All of the payoffs are in keeping with the trajectory of the series as a whole, which from scene one, episode one has been about answering the question, "What's the worst that could happen?" in increasingly audacious fashion. It didn't take long for the question to grow out of the writers' room into an exchange between the writers and the audience—on a visually vibrant show that revels in well-observed domesticity, just how bad can we really be talking about here? After six seasons of steady, methodical escalation, it's not hard to imagine the writers having a little fun with the ruthless, scorched-earth extremity of their final answers. Well, just how bad do you think you can handle? In "Ozymandias," one central character is executed by neo-Nazis and tossed unceremoniously into a makeshift grave in the desert. Another winds up tortured and shackled in a dark bunker, literally enslaved to crystal meth. (As a lab boss, Todd makes Gustavo Fring look like Bunsen Honeydew.) The central protagonist, who rationalized his transformation into antagonist by telling himself it was all "for family," is physically attacked by his wife and revealed to his son as the homicidal criminal that he is, the exact fate Walt dreaded in season four's "Salud." An episode that begins by teasing some remaining shreds of Walt's humanity quickly goes the other way: Having lost his family, his partner, most of his money and all delusions of Heisenbergian grandeur, all that's left is a bitter, desperate villain, who has nothing left to preserve the pretense of having ever been anything else.
[/end spoiler alert]
112. EASTERN MICHIGAN (1–2).
113. HAWAII (0–2).
114. UAB (0–2).
115. MEMPHIS (0–2).
116. SOUTHERN MISS (0–3).
117. TEMPLE (0–3). Honestly, if you have to a lose to an FCS school, there are a lot worse ways to go than on an improbable throw into the end zone in the closing seconds. Just ask South Florida.

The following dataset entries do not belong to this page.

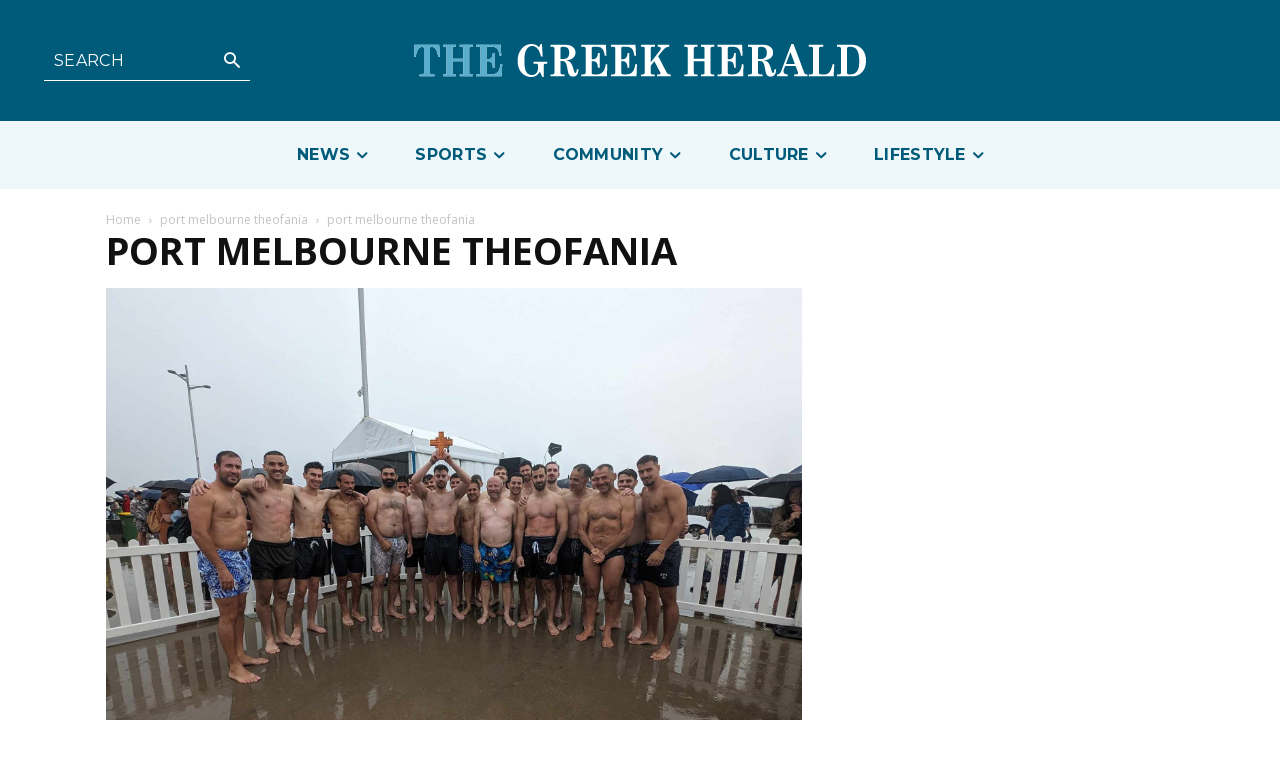

--- FILE ---
content_type: text/html; charset=UTF-8
request_url: https://greekherald.com.au/wp-admin/admin-ajax.php?td_theme_name=Newspaper&v=12.6.5
body_size: 44
content:
{"116204":41}

--- FILE ---
content_type: text/html; charset=utf-8
request_url: https://www.google.com/recaptcha/api2/aframe
body_size: 266
content:
<!DOCTYPE HTML><html><head><meta http-equiv="content-type" content="text/html; charset=UTF-8"></head><body><script nonce="ThUz2G9ApSpalufi0ER6wA">/** Anti-fraud and anti-abuse applications only. See google.com/recaptcha */ try{var clients={'sodar':'https://pagead2.googlesyndication.com/pagead/sodar?'};window.addEventListener("message",function(a){try{if(a.source===window.parent){var b=JSON.parse(a.data);var c=clients[b['id']];if(c){var d=document.createElement('img');d.src=c+b['params']+'&rc='+(localStorage.getItem("rc::a")?sessionStorage.getItem("rc::b"):"");window.document.body.appendChild(d);sessionStorage.setItem("rc::e",parseInt(sessionStorage.getItem("rc::e")||0)+1);localStorage.setItem("rc::h",'1768823032611');}}}catch(b){}});window.parent.postMessage("_grecaptcha_ready", "*");}catch(b){}</script></body></html>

118. SOUTH FLORIDA (0–3). South Florida doesn't want to talk about it.
119. MIAMI (OHIO) (0–2).
120. WESTERN MICHIGAN (0–2).
121. IDAHO (0–3).
122. FLORIDA INTERNATIONAL (0–3). So awesome of FIU to fire a respected coach other schools actually tried to away, in order to hire an aging retread who just led them to a three-touchdown loss to Bethune-Cookman.
123. MASSACHUSETTS (0–3).
124. NEW MEXICO STATE (0–3). Through three games, the Aggies have allowed 142 points, putting them on pace to allow more points than any team in Division I history.
125. GEORGIA STATE (0–3). Off back-to-back losses to Samford and Chattanooga by a combined 38 points, only losing by 34 at West Virginia counts as progress. Just two weeks till the Panthers' much-anticipated showdown with Alabama.